L’età al parto continua a salire
Parallelamente, l’età media al parto cresce senza sosta, raggiungendo i 32,6 anni nel 2024, con un incremento di 0,1 anni rispetto al 2023. Questo fenomeno, noto come posticipazione delle nascite, ha un impatto diretto sulla fecondità: ritardare la maternità riduce il tempo a disposizione per avere figli, comprimendo i progetti familiari. La tendenza è diffusa in tutto il Paese, ma si accentua al Nord e al Centro, dove l’età media al parto tocca rispettivamente 32,7 e 33,0 anni, contro i 32,3 anni del Mezzogiorno. “Più si posticipa, meno figli si fanno: è una dinamica che si autoalimenta”, commentano gli analisti, evidenziando come questo trend sia ormai un pilastro del declino demografico italiano.
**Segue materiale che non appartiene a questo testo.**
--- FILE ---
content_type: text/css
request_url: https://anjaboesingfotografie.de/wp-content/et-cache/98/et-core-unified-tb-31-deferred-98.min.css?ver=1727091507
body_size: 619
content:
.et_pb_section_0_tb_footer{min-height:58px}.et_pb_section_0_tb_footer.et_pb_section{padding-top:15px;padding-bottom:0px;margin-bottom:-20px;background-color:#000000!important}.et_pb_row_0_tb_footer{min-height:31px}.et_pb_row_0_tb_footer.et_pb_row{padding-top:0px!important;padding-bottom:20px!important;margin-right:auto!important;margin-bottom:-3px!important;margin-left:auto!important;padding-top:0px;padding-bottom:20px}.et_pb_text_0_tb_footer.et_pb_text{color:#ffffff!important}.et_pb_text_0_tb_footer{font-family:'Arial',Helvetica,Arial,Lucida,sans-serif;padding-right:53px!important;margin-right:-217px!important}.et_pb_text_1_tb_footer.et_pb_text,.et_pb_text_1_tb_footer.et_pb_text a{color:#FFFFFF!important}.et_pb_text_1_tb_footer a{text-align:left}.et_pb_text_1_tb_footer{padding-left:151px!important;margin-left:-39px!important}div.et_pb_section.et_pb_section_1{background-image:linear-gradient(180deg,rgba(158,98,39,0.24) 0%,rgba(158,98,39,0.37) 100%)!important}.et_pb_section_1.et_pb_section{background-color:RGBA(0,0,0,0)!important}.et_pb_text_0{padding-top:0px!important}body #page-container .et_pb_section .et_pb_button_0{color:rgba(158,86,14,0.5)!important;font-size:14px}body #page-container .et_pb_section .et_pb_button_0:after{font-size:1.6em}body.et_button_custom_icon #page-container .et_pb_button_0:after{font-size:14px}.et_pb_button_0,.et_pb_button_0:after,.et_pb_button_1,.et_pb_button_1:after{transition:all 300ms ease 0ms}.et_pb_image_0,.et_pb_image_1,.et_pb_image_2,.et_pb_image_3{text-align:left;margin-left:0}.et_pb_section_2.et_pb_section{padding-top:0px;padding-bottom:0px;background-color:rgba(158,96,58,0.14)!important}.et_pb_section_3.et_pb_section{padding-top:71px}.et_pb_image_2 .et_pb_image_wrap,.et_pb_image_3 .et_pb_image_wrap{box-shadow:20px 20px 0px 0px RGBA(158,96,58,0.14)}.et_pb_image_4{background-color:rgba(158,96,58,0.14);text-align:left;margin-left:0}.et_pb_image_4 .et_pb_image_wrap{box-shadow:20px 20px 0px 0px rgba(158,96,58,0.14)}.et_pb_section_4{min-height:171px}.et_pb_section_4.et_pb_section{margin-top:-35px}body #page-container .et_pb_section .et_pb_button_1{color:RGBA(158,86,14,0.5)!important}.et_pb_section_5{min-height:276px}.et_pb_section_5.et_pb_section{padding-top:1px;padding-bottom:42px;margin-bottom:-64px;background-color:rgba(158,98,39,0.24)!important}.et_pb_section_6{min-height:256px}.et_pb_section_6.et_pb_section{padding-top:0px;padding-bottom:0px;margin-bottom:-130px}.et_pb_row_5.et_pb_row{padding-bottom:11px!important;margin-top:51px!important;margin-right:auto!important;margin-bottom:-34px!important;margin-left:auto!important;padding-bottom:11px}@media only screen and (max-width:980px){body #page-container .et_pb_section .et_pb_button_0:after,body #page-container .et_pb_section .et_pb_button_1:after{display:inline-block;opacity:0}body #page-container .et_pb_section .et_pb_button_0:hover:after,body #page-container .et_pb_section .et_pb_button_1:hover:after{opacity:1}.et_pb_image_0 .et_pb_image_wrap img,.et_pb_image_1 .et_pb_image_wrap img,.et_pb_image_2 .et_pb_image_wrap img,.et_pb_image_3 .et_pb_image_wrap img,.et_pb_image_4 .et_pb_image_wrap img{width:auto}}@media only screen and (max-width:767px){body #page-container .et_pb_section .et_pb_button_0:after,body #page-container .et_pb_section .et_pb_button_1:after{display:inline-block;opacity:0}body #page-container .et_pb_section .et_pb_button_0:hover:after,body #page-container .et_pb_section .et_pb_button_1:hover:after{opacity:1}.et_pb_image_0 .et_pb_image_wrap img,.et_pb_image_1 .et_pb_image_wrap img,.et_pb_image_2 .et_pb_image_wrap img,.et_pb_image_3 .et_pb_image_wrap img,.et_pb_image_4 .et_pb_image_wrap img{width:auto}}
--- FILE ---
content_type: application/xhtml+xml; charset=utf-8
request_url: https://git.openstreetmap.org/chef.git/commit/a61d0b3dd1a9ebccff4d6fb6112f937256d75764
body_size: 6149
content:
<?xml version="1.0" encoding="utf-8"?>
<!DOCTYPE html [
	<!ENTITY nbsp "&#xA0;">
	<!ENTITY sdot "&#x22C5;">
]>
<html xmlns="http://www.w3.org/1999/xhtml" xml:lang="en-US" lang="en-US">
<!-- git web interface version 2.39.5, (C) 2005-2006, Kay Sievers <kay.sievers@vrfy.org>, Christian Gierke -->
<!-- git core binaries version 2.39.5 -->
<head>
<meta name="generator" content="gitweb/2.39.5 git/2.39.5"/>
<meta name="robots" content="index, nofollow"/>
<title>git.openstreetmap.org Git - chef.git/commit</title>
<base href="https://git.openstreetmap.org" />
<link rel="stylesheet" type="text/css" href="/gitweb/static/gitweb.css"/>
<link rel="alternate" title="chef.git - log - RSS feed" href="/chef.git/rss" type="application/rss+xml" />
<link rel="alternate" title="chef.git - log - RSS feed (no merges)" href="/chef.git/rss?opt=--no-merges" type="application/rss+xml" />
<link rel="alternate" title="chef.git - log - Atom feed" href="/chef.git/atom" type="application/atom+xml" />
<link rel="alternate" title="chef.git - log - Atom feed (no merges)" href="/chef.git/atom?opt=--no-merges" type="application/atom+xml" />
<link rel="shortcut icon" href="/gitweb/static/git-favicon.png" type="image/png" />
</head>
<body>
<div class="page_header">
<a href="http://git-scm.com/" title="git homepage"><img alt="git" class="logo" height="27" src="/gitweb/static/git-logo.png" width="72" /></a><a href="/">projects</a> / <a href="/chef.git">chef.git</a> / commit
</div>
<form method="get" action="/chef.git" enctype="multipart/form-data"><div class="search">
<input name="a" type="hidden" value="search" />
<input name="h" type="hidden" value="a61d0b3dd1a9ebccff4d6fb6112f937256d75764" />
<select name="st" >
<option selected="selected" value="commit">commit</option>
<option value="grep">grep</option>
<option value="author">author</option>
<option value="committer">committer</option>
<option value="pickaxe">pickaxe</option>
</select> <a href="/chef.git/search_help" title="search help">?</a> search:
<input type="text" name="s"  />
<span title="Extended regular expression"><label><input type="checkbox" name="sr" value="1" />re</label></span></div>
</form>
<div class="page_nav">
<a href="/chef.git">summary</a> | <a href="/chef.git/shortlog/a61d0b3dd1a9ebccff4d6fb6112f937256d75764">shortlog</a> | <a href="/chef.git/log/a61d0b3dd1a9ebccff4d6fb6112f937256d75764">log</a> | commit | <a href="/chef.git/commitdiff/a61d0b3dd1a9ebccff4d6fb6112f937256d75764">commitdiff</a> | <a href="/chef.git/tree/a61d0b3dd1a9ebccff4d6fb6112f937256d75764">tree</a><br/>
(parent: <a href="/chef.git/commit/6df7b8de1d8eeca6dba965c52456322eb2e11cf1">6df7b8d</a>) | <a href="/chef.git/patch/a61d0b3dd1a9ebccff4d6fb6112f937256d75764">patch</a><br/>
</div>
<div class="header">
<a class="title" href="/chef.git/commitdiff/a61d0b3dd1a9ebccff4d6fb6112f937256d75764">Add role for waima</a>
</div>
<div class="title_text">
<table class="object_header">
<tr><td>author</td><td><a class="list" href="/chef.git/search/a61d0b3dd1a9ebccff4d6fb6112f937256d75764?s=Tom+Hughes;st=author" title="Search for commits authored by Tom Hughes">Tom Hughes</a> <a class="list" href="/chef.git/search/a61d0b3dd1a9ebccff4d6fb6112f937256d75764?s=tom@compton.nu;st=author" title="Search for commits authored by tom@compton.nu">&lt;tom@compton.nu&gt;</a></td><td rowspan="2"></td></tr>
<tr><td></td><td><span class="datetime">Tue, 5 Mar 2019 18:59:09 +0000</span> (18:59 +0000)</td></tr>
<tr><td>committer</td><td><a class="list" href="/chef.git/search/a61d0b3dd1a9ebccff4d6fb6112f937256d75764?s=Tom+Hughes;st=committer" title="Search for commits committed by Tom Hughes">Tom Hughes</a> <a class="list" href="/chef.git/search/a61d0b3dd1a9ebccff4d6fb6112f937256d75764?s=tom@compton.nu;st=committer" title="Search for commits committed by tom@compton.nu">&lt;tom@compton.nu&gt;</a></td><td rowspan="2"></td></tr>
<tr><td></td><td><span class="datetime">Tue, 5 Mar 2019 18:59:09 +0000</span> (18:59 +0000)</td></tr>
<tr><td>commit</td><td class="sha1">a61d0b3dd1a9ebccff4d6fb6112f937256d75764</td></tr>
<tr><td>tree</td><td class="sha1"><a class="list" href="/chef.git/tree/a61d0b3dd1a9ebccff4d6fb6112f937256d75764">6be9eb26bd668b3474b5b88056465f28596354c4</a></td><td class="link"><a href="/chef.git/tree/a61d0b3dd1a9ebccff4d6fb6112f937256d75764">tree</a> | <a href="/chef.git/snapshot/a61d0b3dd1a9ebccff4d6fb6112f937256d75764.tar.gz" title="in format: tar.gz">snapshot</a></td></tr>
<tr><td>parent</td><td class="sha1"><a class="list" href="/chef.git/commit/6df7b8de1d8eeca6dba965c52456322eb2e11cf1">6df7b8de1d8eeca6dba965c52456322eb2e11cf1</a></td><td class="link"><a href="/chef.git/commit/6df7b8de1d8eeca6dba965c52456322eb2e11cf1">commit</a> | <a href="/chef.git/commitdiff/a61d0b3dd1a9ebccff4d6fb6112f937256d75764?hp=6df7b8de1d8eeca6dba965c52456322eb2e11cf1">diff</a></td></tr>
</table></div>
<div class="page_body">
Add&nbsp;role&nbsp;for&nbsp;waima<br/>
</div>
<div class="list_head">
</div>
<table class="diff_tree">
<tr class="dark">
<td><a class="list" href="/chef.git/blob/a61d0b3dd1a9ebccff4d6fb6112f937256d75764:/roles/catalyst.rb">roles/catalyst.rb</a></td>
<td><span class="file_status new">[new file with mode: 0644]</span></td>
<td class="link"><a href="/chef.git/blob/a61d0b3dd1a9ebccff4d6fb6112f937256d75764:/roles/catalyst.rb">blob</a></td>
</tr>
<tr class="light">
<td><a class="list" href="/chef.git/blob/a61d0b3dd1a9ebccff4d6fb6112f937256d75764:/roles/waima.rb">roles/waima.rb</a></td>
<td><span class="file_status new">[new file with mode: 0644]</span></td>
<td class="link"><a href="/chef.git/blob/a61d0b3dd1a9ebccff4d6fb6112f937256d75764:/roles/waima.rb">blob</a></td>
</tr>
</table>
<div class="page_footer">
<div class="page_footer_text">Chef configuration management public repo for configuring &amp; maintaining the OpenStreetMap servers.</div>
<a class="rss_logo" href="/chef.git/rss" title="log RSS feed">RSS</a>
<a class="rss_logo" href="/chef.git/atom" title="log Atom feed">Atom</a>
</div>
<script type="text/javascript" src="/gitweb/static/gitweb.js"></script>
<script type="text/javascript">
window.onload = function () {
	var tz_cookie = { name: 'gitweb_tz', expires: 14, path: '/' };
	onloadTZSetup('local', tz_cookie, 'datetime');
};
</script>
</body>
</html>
Disparità regionali: Trentino in testa, Sardegna in coda
Nonostante il calo generalizzato, alcune regioni resistono meglio di altre. Il Trentino-Alto Adige si conferma la zona con la fecondità più alta, con 1,39 figli per donna, anche se in diminuzione rispetto al 1,43 del 2023. Seguono Sicilia e Campania, entrambe con madri più giovani: l’età media al parto è di 31,7 anni in Sicilia e 32,3 anni in Campania e Trentino. All’opposto, la Sardegna resta fanalino di coda con appena 0,91 figli per donna, un dato stabile ma drammaticamente basso. Tra le regioni meno feconde spiccano anche il Molise (1,04), la Valle d’Aosta (da 1,17 a 1,05) e la Basilicata (1,09). Queste ultime, insieme al Lazio (33,3 anni), registrano anche le età medie al parto più elevate: 33,2 anni per Sardegna e Basilicata, 33,1 anni per il Molise.

Basilicata: il caso di un declino accentuato
La Basilicata emerge come una delle regioni più colpite dal crollo demografico. Con un tasso di variazione demografica di -6,3 per mille, supera persino la Sardegna (-5,8 per mille). Al 1° gennaio 2025, la popolazione residente è di 529.900 abitanti, di cui 502.500 italiani e 27.400 stranieri. Le nascite, appena 3.100, segnano un calo del 2,3% rispetto al 2023, con una flessione più marcata nella provincia di Potenza (-3,9%, 1.900 nati) rispetto a Matera (-0,4%, 1.100 nati). L’età media dei lucani è di 47,6 anni, mentre la speranza di vita cresce: 85,2 anni per le donne (+6 anni sul 2023) e 80,9 anni per gli uomini. La regione soffre anche di un forte saldo migratorio negativo (-5,0 per mille), il più alto del Mezzogiorno insieme alla Calabria (-4,6 per mille).

Nati stranieri: un contributo in calo
I bambini di cittadinanza straniera rappresentano il 13,5% delle nascite totali, pari a circa 50 mila neonati, ma anche questo numero è in diminuzione (-1.500 rispetto al 2023). Sebbene gli stranieri contribuiscano a mitigare il calo demografico, il loro apporto si sta riducendo, complicando ulteriormente il quadro. “La natalità straniera non basta più a compensare il declino della popolazione italiana”, osservano gli esperti, segnalando un trend che potrebbe aggravarsi nei prossimi anni.